── Given records

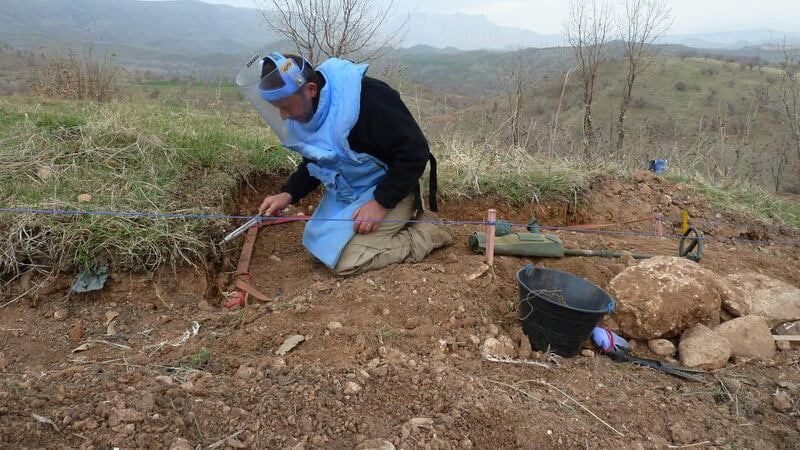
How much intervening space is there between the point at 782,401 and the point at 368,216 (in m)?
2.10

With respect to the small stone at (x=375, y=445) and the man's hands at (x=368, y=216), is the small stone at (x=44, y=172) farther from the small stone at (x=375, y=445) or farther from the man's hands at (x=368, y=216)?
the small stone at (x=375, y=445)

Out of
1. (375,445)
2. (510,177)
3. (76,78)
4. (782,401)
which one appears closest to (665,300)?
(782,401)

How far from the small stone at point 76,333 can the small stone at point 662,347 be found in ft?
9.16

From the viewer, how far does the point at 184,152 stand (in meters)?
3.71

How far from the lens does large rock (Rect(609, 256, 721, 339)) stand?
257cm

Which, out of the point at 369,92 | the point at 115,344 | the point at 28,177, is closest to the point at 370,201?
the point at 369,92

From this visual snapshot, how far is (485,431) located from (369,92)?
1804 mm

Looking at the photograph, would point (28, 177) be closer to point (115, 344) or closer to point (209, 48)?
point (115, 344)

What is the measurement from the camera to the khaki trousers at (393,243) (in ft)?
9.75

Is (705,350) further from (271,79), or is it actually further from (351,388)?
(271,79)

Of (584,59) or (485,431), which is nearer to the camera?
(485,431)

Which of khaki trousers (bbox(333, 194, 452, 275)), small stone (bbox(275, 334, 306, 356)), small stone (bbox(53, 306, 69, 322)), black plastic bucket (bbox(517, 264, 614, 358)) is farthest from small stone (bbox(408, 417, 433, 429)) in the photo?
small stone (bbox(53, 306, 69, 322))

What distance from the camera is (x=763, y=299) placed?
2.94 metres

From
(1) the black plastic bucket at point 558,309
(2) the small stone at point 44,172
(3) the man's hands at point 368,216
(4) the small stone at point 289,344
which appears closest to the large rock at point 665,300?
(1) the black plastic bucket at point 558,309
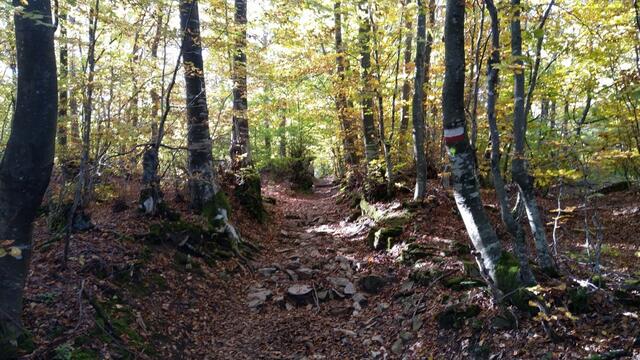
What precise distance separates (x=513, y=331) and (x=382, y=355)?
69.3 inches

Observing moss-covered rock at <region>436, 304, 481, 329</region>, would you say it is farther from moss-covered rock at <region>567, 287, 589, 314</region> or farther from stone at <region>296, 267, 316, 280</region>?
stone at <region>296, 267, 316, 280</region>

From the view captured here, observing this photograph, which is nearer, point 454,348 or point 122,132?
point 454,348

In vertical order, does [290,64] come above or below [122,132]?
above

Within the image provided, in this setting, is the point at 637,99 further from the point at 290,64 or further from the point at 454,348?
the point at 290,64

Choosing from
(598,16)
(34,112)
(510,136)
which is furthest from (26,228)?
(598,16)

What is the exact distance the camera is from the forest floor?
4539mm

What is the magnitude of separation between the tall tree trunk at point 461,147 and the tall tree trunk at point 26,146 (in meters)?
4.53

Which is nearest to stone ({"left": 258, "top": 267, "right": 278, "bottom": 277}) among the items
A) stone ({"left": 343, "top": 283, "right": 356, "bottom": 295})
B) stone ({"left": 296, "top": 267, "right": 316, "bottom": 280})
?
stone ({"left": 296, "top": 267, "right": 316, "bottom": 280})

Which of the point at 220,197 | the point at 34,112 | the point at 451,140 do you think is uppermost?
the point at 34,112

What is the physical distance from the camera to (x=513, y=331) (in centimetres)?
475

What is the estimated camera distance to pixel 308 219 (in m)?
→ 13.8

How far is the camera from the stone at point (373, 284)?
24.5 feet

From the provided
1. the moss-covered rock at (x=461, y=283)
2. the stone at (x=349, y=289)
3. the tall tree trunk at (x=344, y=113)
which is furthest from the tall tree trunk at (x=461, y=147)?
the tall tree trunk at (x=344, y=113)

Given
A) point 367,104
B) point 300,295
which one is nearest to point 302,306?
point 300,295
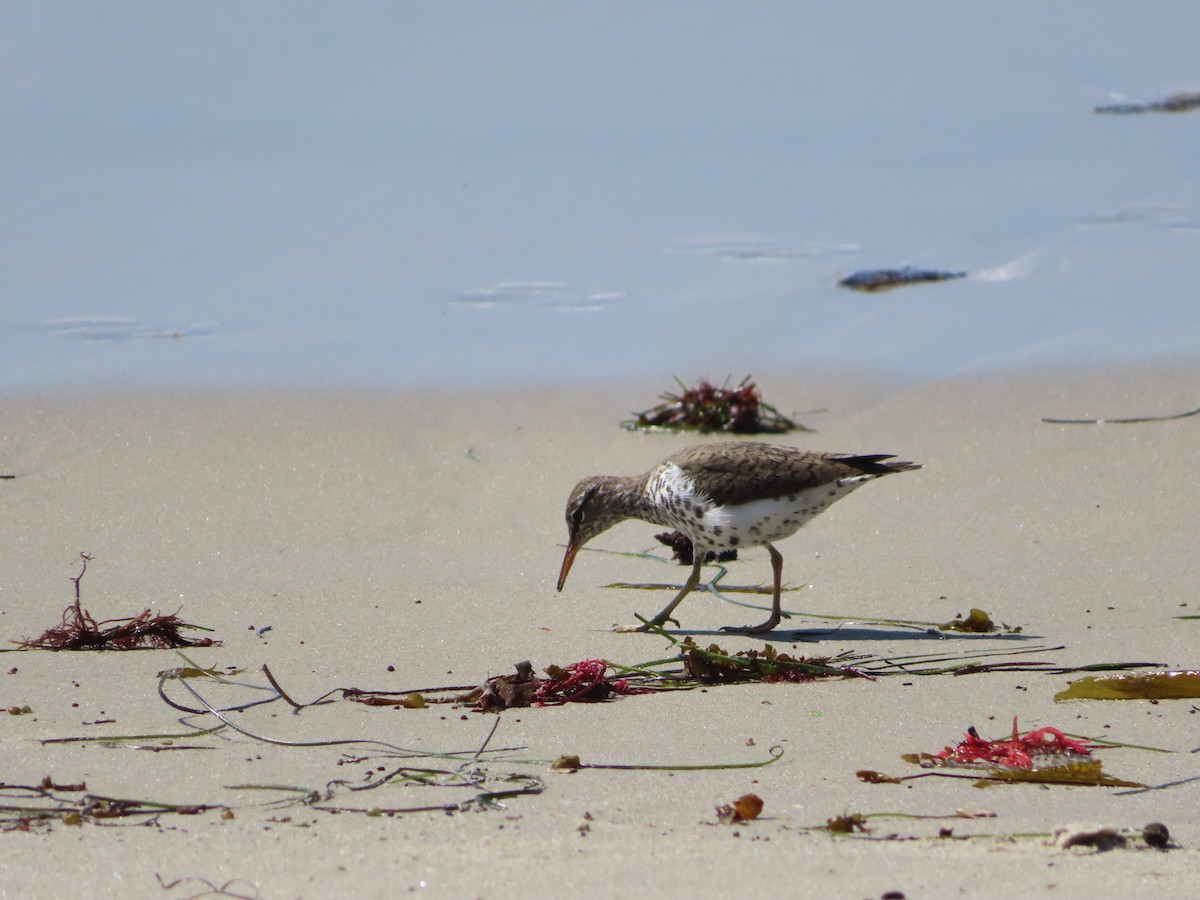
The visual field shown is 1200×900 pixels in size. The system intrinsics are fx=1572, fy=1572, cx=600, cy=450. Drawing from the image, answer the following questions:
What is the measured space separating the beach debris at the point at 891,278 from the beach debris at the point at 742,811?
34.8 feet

────

Return every line of the records exactly as given, pictures excluded.

Written answer:
How much intervening space is there between the point at 782,401 and the point at 368,216 (in m)?
2.10

With respect to the small stone at (x=375, y=445) and the man's hands at (x=368, y=216), is the small stone at (x=44, y=172) farther from the small stone at (x=375, y=445) or farther from the man's hands at (x=368, y=216)?
the small stone at (x=375, y=445)

Out of
1. (375,445)
2. (510,177)
3. (76,78)
4. (782,401)
which one appears closest to (665,300)?
(782,401)

How far from the small stone at point 76,333 can the small stone at point 662,347 be found in ft?
9.16

From the viewer, how far does the point at 184,152 stand (in meters)?
3.71

How far from the lens does large rock (Rect(609, 256, 721, 339)) stand?
257cm

Which, out of the point at 369,92 | the point at 115,344 | the point at 28,177, is closest to the point at 370,201?
the point at 369,92

From this visual snapshot, how far is (485,431) located from (369,92)?
1804 mm

Looking at the photograph, would point (28, 177) be closer to point (115, 344) or closer to point (209, 48)?
point (115, 344)

What is the measurement from the camera to the khaki trousers at (393,243) (in ft)?
9.75

Is (705,350) further from (271,79), or is it actually further from (351,388)?
(271,79)

Of (584,59) or (485,431), which is nearer to the camera?
(485,431)

Which of khaki trousers (bbox(333, 194, 452, 275)), small stone (bbox(275, 334, 306, 356)), small stone (bbox(53, 306, 69, 322)), black plastic bucket (bbox(517, 264, 614, 358)) is farthest from small stone (bbox(408, 417, 433, 429)) in the photo?
small stone (bbox(53, 306, 69, 322))

What distance from the camera is (x=763, y=299) placed?
2.94 metres

From
(1) the black plastic bucket at point 558,309
(2) the small stone at point 44,172
(3) the man's hands at point 368,216
(4) the small stone at point 289,344
which appears closest to the large rock at point 665,300?
(1) the black plastic bucket at point 558,309
What precise distance separates (x=513, y=331) and (x=382, y=355)?
69.3 inches

Observing moss-covered rock at <region>436, 304, 481, 329</region>, would you say it is farther from moss-covered rock at <region>567, 287, 589, 314</region> or farther from stone at <region>296, 267, 316, 280</region>?
stone at <region>296, 267, 316, 280</region>

From the view captured here, observing this photograph, which is nearer, point 454,348 or point 122,132?
point 454,348

In vertical order, does [290,64] come above or below [122,132]?
above

Within the image provided, in this setting, is the point at 637,99 further from the point at 290,64 or further from the point at 454,348?
the point at 290,64

Choosing from
(598,16)
(34,112)
(510,136)
which is furthest from (26,228)?
(598,16)

What is the exact distance the camera is from the forest floor?
4539mm

What is the magnitude of separation between the tall tree trunk at point 461,147 and the tall tree trunk at point 26,146 (in meters)?
4.53

Which is nearest to stone ({"left": 258, "top": 267, "right": 278, "bottom": 277}) among the items
A) stone ({"left": 343, "top": 283, "right": 356, "bottom": 295})
B) stone ({"left": 296, "top": 267, "right": 316, "bottom": 280})
?
stone ({"left": 296, "top": 267, "right": 316, "bottom": 280})

Which of the point at 220,197 | the point at 34,112 | the point at 451,140 do you think is uppermost?
the point at 34,112

What is the physical distance from the camera to (x=513, y=331) (in centimetres)?
475

What is the estimated camera distance to pixel 308 219 (in m)?
→ 13.8

How far is the camera from the stone at point (373, 284)?
24.5 feet

From the provided
1. the moss-covered rock at (x=461, y=283)
2. the stone at (x=349, y=289)
3. the tall tree trunk at (x=344, y=113)
which is furthest from the tall tree trunk at (x=461, y=147)?
the tall tree trunk at (x=344, y=113)

Given
A) point 367,104
B) point 300,295
which one is nearest to point 302,306?
point 300,295
The visual field shown is 1200×900 pixels in size. The system intrinsics are fx=1572, fy=1572, cx=600, cy=450. Drawing from the image, answer the following questions:
What is the measured space separating the beach debris at the point at 891,278 from the beach debris at the point at 742,811?
34.8 feet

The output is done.